Jel saflaştırılmış ürünler, tükenmiş shRNA ihtiyaçları için okuma sayıları elde etmek üzere yeni nesil dizilemeye tabi tutulur. Bağdaştırıcı dizilerini kırpın, filtrelenmiş okumaları referans dizilerine hizalayın, hizalama özeti elde etmek için SAMtools'u kullanarak dosyaları yükleyin. Kırpılmış fastQ dosyalarını CRISPRCloud2'ye yükleyin ve analizi talimatlara göre gerçekleştirin.
CRISPRCloud2 için sağlanan bağlantıya tıklayın. Ekran türünü Hayatta Kalma ve Bırakma ekranları olarak seçin. Grup sayısını ayarlayın ve her grubun adını yazın.
Referans kitaplığını FASTA dosya formatı olarak yükleyin. Yüklenen veriler işlenir ve sonuçlar verilen URL'de mevcuttur. Temsili veriler.
Bu şekil, artan sitarabin konsantrasyonu, 0.1 mikromolar ila 1.000 mikromolar ve MTT testi ile canlılık değerlendirmesi ile tedavi edilen MV4-11 ebeveyn ve dirençli hücreleri göstermektedir.
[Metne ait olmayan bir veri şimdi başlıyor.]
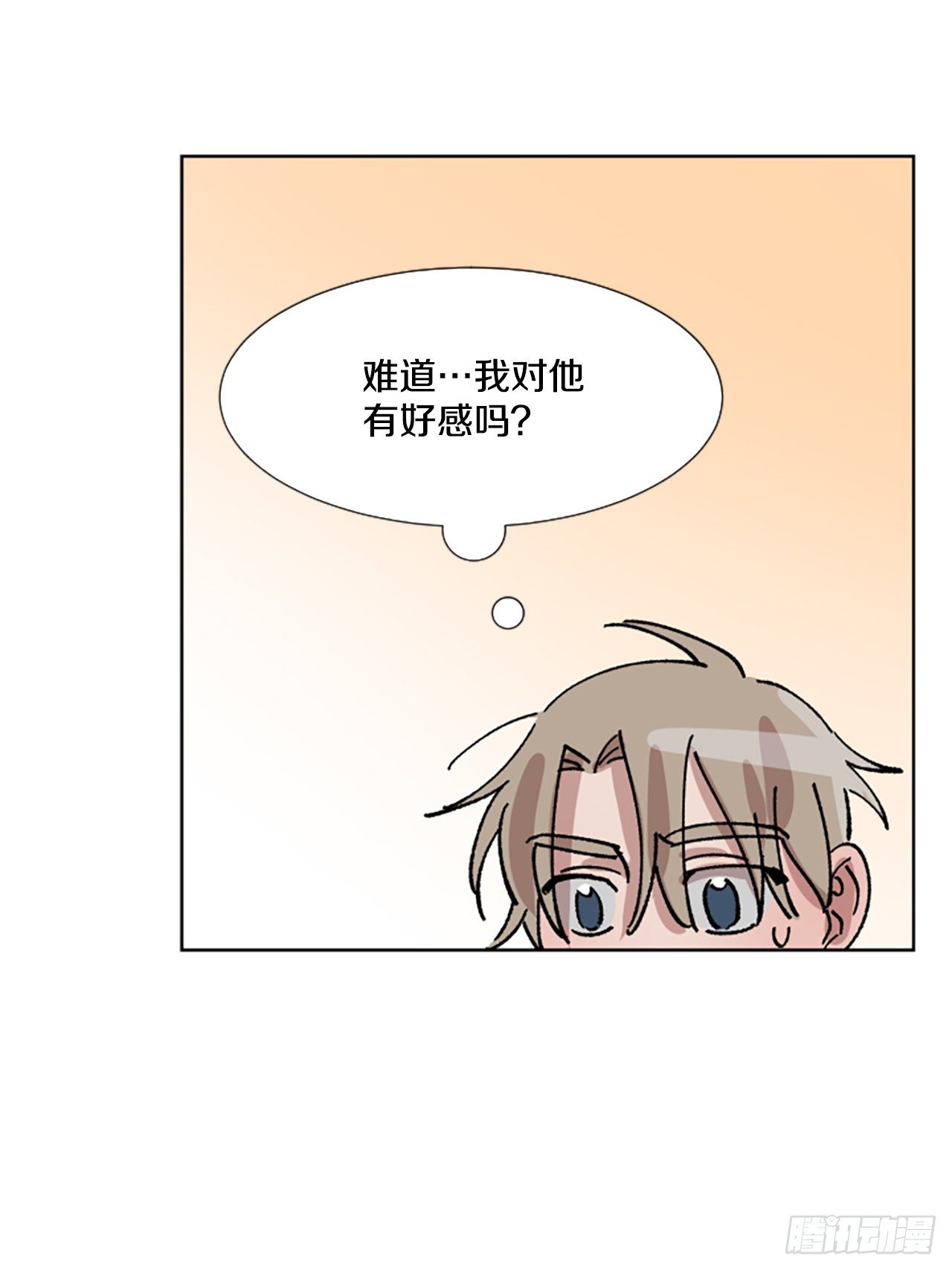 8.那个人是谁？(1/2)-第9话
Bu şekil, insan EF-1 alfa, insan CMV ve SFFV promotörleri için 72 saatin sonunda akış sitometrisi ile ölçülen GFP'nin temsili akış grafiklerini göstermektedir. İnsan CMV'si heterojen zirvemizi gösterirken, insan EF-1 alfa ve SFFV tek bir homojen tepe noktası gösterir.
Bu şekilde, MV4-11'deki üç farklı promotör verimliliği için çubuk grafik gösterilmektedir. SFFV güdümlü GFP, uzun süreli kültürde GFP'nin susturulduğunu gösterdi. hEF-1 alfa güdümlü GFP hücreleri, bu hücrelerin sıralanmasından sonra sürekli ekspresyon gösterdi.
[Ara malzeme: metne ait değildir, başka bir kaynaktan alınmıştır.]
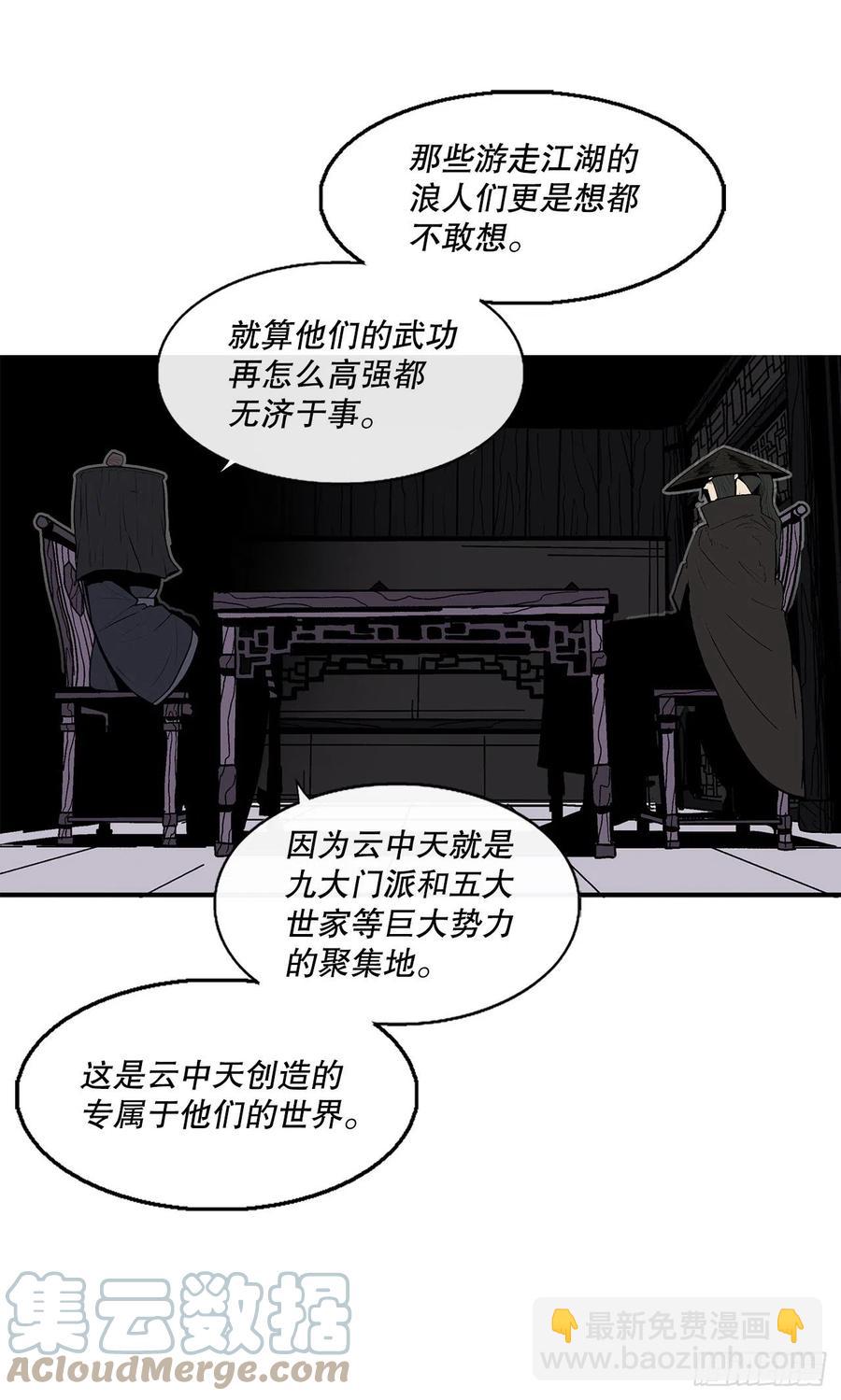 86.密会梅月玲52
Sol panel, floresan mikroskobu altında 48 saat sonunda 293T'de transfekte edilen havuzlanmış shRNA kütüphanesinin transfeksiyon verimliliğini göstermektedir. Sağ panel, değişen virüs hacimlerine, 2, 4 ve 8 mikrolitreye sahip 293T hücrelerinde havuz virüsünün transdüksiyon verimliliğini gösterir. Bu şekil,% 30 iletim verimliliği elde etmek için 1, 1.5, 2, 2.5 mikrolitre gibi değişen virüs hacimlerine sahip MV4-11 dirençli hücre hattındaki transdüksiyon verimliliğini temsil eder.
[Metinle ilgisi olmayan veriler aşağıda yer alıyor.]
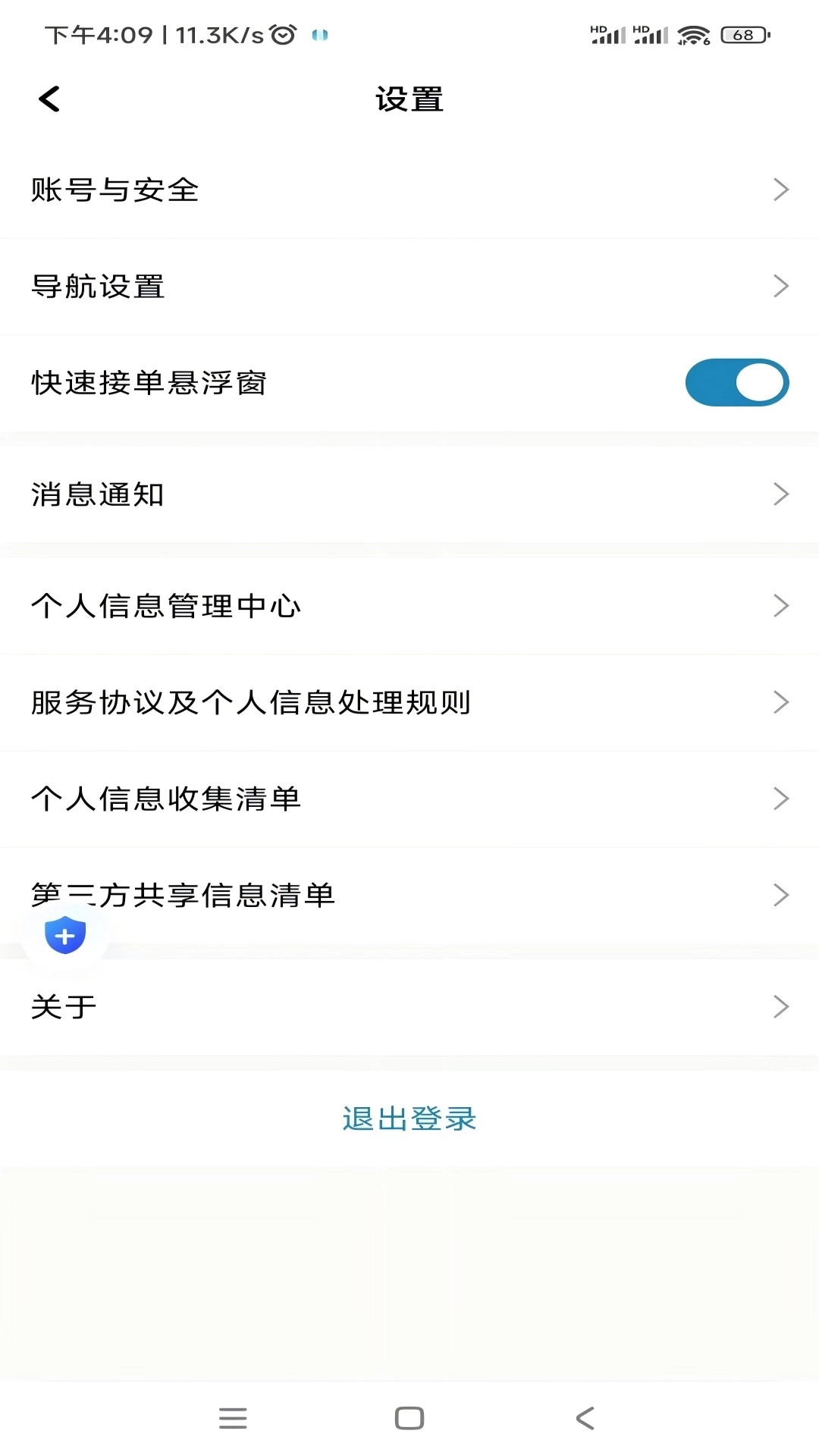 及客出行司机端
Bu şekil, GFP pozitif hücrelerinin %30 iletim verimliliği ile yüksek saflıkta ve düşük verimli ayıklama ayarında sıralanmasını göstermektedir. Şekil, 9 günlük uzun süreli sitarabin maruziyeti için GFP pozitif sıralanmış hücreler için ilaç tedavisinin şematik gösterimini göstermektedir, ardından canlılığı kontrol etmek ve DNA için hücreleri toplamak suretiyle gösterilmiştir. Bu şekil, PCR'nin birinci ve ikinci turunda kullanılan astarın bağlanma bölgelerini göstermektedir.
Bu şekil, birinci tur PCR, 397 baz çifti ve jel salınımlı, saflaştırılmış ve NGS için verilen ikinci tur PCR ürünü 399 baz çiftinin sonundaki PCR ürününün bant boyutunu göstermektedir. Bu şekil, AML'de sitarabin direncine aracılık edebilecek epigenetik faktörleri hedef alan zenginleştirilmiş veya tükenmiş shRNA'ların temsilini göstermektedir. Son. Bu protokol, hem temel hem de gerekli olmayan genleri sistematik olarak sorgulamak için hedefli nakavt taramasının önemini vurgulamakta ve bu yaklaşımın ilaç direncinden sorumlu hedeflerin belirlenmesine izin veren işlevsel bir platform olarak kullanıldığını göstermektedir.